If you’re still under the delusion that the climate-change movement is not an anti-human, Malthusian religion whose tenets include that far fewer people on the Earth would be a good thing, consider a recent article in Good Housekeeping magazine entitled “The Biggest Thing Holding Me Back From Having Kids Is Climate Change.”
Written by Good Housekeeping senior editor Lizz Schumer, the article touches on Schumer’s and her husband’s anxiety about having children in what she termed “our rapidly warming planet.”
According to Schumer, after marriage, having children was once a foregone conclusion in her mind, even discussing how her husband purchased books about deciding when to have children. Like most young couples, having children just seemed a normal part of life — not a necessity, perhaps, but, certainly, something that most people did: create a family of their own.
Schumer explained, “When the decision felt mostly theoretical, I looked at kids the same way I did any other milestone: just another box I was expected to check along the path toward adulthood. But once it became a real possibility, I began to take stock of my place in the world and my responsibility to it.”
But the never-ending, ongoing, ubiquitous climate propaganda that we are all exposed to began to gnaw at the author and, supposedly, her husband as well.
“As we discussed having kids, Nick and I looked around at our overcrowded world and didn’t see a compelling argument to add to the population,” Schumer wrote.
Certainly, there are places on Earth that can be considered “overcrowded” — urban India; Mexico City; and Dhaka, Bangladesh, spring to mind. But is the world itself actually overcrowded? It’s one of those eye-of-the-beholder things, although the climate propagandists declare it a fact.
The article goes on to discuss climate anxiety — a malady that Psychology Today calls “an understandable reaction to one’s growing awareness of climate change and the global problems that result from damage to the ecosystem.”
It’s only “understandable” if one falls victim to the hype surrounding the issue.
Schumer discusses her own climate anxiety in vivid terms.
“For me, it’s a gathering dread as hurricane season grows longer and more intense, a pit of despair in my gut that yawns wider with every second the doomsday clock ticks down and a sense of foreboding that tells me bringing a child into this world would doom them to an existence that looks more like Mad Max: Fury Road than Sesame Street,” she writes.
“To us, it felt cruel to subject a child to what feels like a worsening world,” Schumer concluded.
Schumer’s fears are not due to reality. They are a product of believing climate propaganda. Hurricane seasons have not become longer or more intense. And the Doomsday Clock is nothing but the opinion of a fringe group of scientists struggling to maintain relevance in a post-Cold War world.

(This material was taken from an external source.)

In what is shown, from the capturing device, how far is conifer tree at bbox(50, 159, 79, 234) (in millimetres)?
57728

Good Housekeeping was once an American institution — seen in homes, doctors’ offices, and pretty much anywhere with a waiting room. It was a reliable source for household tips, recipes, and information on the latest diet fads. With this offering from Lizz Schumer, it has become yet another source of climate propaganda.
Articles such as this are especially troubling since we know that Schumer is not alone in her fear that mankind is destroying the climate. Swedish schoolgirl Greta Thunberg has created her own cottage industry based on climate anxiety. Hollywood’s Leonardo DiCaprio makes ham-fisted metaphorical movies about it. Failed presidential candidate Al Gore has even won a Nobel Prize for his own contribution to the lie of impending climate disaster.
The fear of man-made climate change is pervasive and is preached from every public-school science class and every mainstream news source. It’s impossible to get away from it unless you do your own research and come to the realization that the climate change emperor has no clothes.
Schumer’s doubts about procreating are exactly what the climatistas are hoping for — a world full of anxious young people, ready to give up nearly every freedom, even having their own children, in exchange for a clean, livable planet where everyone’s needs can be met and everyone can be happy.
The sad thing for young people such as Schumer and her husband is that such a world will never exist whether they have children or not.